PROBLEM STATEMENT: Collect every line of the material below that contains the word "closest", treating uppercase and lowercase as different.

━━━ DATA SHOWN ━━━

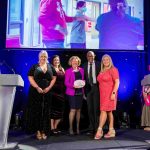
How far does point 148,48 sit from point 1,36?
2.95m

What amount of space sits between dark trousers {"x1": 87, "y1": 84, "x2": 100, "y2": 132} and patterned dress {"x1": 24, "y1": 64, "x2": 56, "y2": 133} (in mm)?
768

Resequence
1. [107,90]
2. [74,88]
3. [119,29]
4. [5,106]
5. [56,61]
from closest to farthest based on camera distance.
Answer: [5,106] → [107,90] → [74,88] → [56,61] → [119,29]

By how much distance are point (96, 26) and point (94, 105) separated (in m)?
2.02

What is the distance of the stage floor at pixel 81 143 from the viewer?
381 centimetres

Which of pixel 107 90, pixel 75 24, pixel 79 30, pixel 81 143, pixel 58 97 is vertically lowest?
pixel 81 143

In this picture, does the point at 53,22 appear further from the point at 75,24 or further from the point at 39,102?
the point at 39,102

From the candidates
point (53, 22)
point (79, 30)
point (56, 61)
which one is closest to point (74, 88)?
point (56, 61)

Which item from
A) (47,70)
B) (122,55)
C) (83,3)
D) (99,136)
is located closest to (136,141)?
(99,136)

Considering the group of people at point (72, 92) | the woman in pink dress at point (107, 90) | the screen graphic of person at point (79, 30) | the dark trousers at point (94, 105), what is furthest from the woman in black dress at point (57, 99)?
the screen graphic of person at point (79, 30)

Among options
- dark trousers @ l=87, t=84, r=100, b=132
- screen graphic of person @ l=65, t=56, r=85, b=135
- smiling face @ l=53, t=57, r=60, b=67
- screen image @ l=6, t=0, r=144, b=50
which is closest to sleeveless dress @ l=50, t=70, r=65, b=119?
smiling face @ l=53, t=57, r=60, b=67

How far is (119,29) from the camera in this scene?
21.5 ft

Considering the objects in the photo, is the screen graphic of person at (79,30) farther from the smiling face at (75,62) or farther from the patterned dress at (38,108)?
the patterned dress at (38,108)

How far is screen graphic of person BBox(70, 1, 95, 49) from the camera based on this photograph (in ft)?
21.0

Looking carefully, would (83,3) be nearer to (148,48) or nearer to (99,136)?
(148,48)
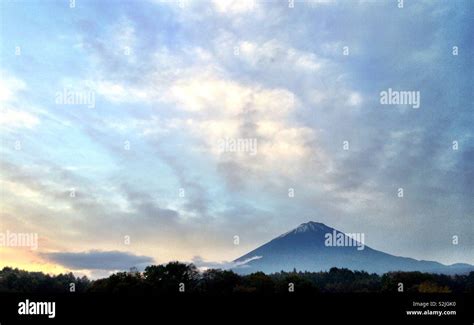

━━━

COMPLETED TASK:
from closest to farthest based on camera distance.
which one is closest to point (74, 88)?
is located closest to (136,141)?
which is closest to sleeveless dress @ l=50, t=70, r=65, b=119?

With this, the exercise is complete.